Healthy Relationships

Healthy Relationships > Learning and Changing > Love Can Be A Pain

Learning & Changing

Love Can Be A Pain!

What can I possibly learn from it?
By Dan Tocchini

"If you hold to my teaching, you are really my disciples. Then you will know the truth, and the truth will set you free."

The word "truth" means reality. Thayer's Greek Dictionary says: "Truth is reality. The underlying essence of a matter that is the basis of and agrees with the appearance."

How much of your life's energy is spent resisting reality? Do you spend vast amounts of time and energy laboring to make this life predictable? How much of your time do you spend in vain efforts to have what you can only have in heaven?

Dan Allender writes in his book Bold Love: "What most of us spend the energy of our lives warring against is reality- the fact that life is awful and the truth that this world is not our home."

If you truly accepted that you are an alien sent here to redeem everything under the sun for the glory of our Lord, and that this plane was not meant to be your home, what would change in your experience? If you truly knew that there was a place where you fit perfectly and that you were going to be completely taken care of when you returned, how would you relate to people you meet today?"

How much energy do you spend trying to get people to be who you need them to be before you give yourself to them or receive what they have to say? Are your relationships burdened with arguments of how people are never enough for you? Or, how you are not going to give yourself until they change? Do you find yourself wondering why, sooner or later, every one of your relationships seems to be a burden?
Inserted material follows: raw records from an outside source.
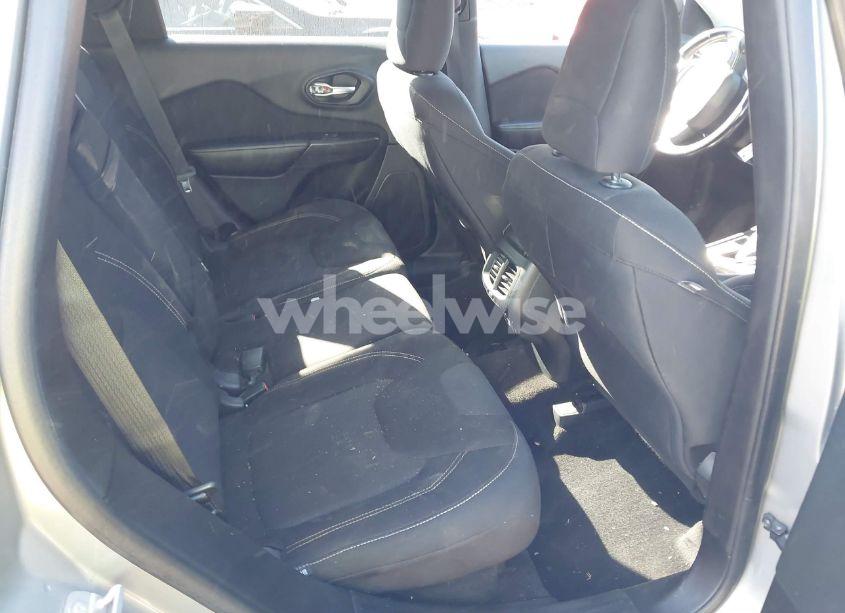 Photo 8 of 2015 Jeep Cherokee LATITUDE (VIN 1C4PJLCB1FW636958)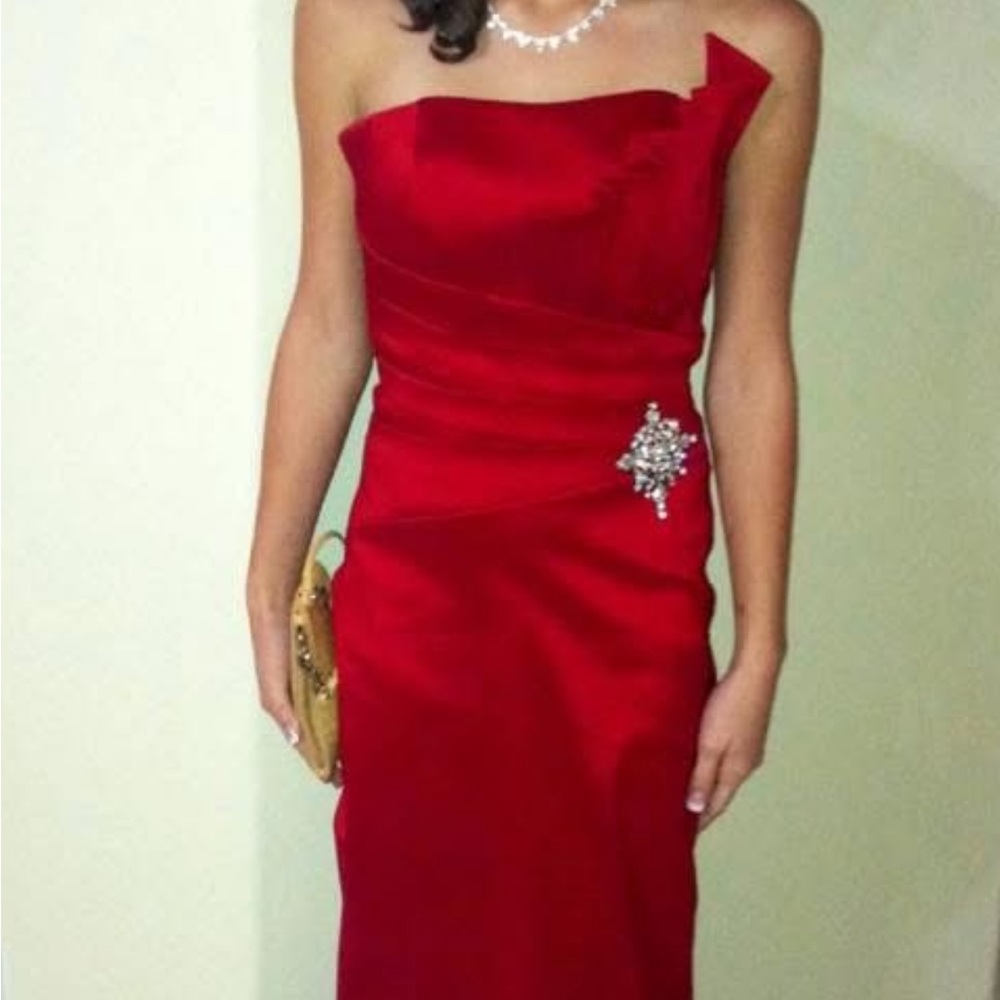 Elegant Red Strapless Dress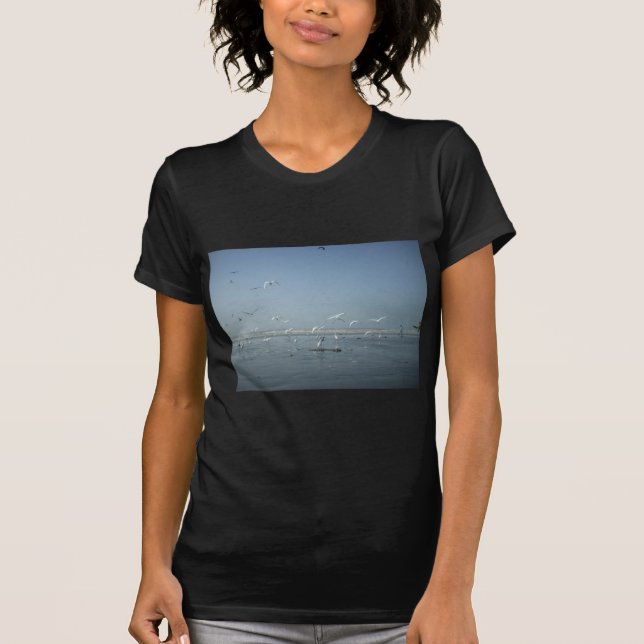 Vackra Cranes som flyger över Vatten Nature's Ball T Shirt (Framsida)
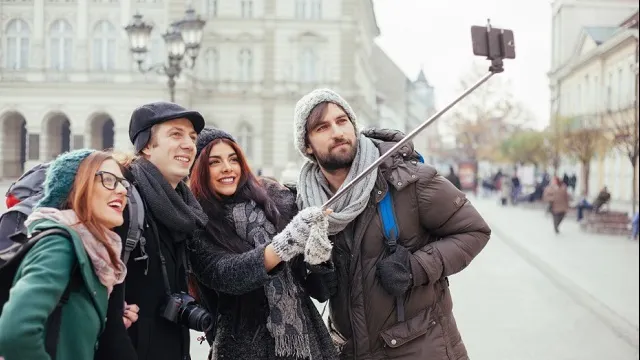La ce îți supui fața atunci când îți faci selfie-uri. Pericolul, confirmat de un dermatolog 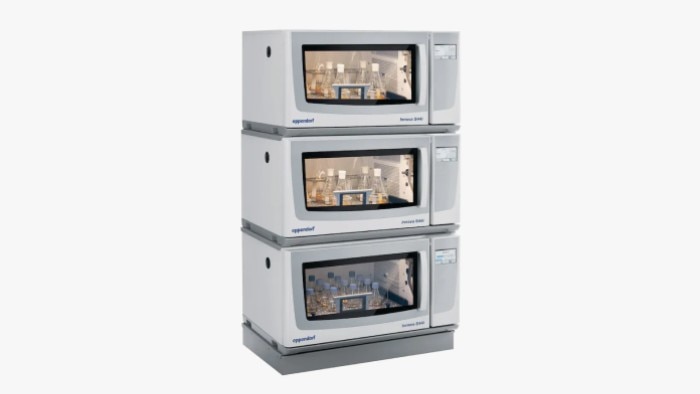 triple-stacked incubator shaker Innova® S44i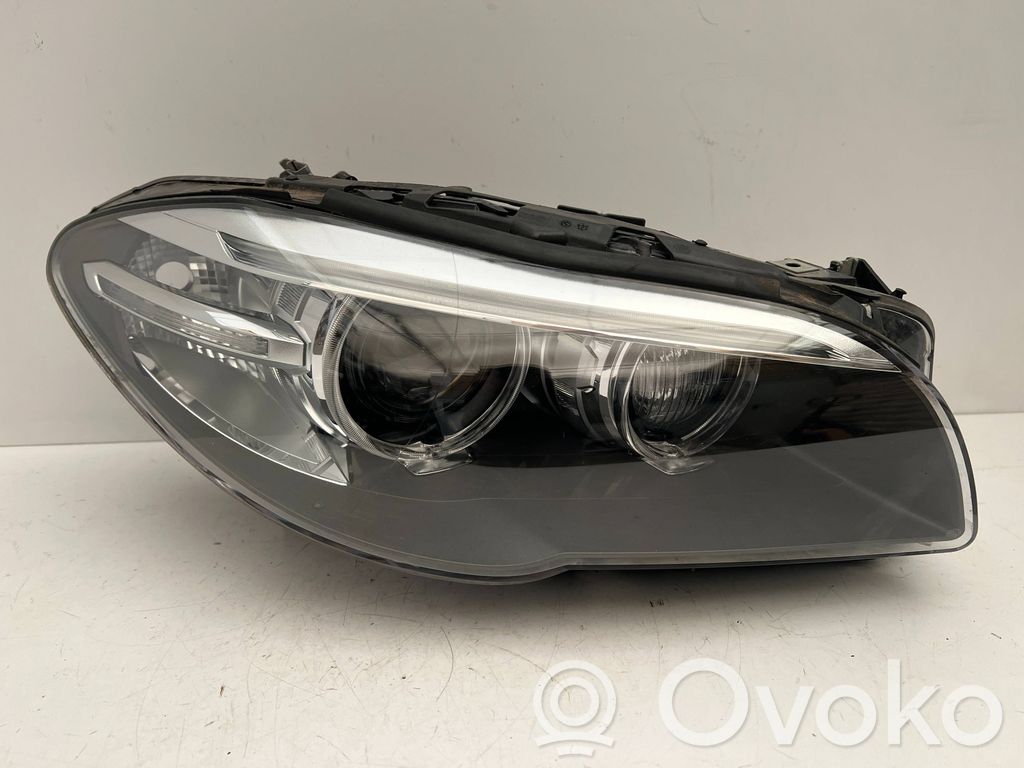 BMW 5 F10 F11 Lampa przednia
"The only place outside of Heaven where you can be perfectly safe from all the dangers and perturbations of love is Hell."

How often do you find yourself saying, "I am not going to get too involved with this person, it will only lead to heartache?"

Has your life become a process of trying to justify a philosophy that the only way to make it in this life is to keep yourself from trusting?

What truth could possibly set you free for the despair that people often feel when they realize that the person or people they love are different from what they imagined them to be? What kind of hope can come when you realize that no one can really be trusted all of the time? What reality (truth) will set you free to love people from who they are, without the need to change them into someone you need them to be?

C. S. Lewis says, "Love anything and your heart will certainly be wrung and possible be broken. If you want to make sure of keeping it intact, you must give your heart to no one, not even an animal. Wrap it carefully around with hobbies and little luxuries; avoid all entanglements; lock it up safe in the casket or coffin of your selfishness. But in that casket - safe, dark, motionless, airless- it will change.

"It will not be broken; it will become unbreakable, impenetrable irredeemable. The alternative to tragedy is damnation. The only place outside of Heaven where you can be perfectly safe from all the dangers and perturbations of love is Hell."

So the one thing you can trust if you are going to love is that people will betray you. Knowing this can set you free from trying to stop the inevitable by controlling the people and situations of your life. Think of all the energy that will be available to focus on forgiving.

The question can change from how do I protect myself from pain and suffering; to how will pain and suffering help form my character?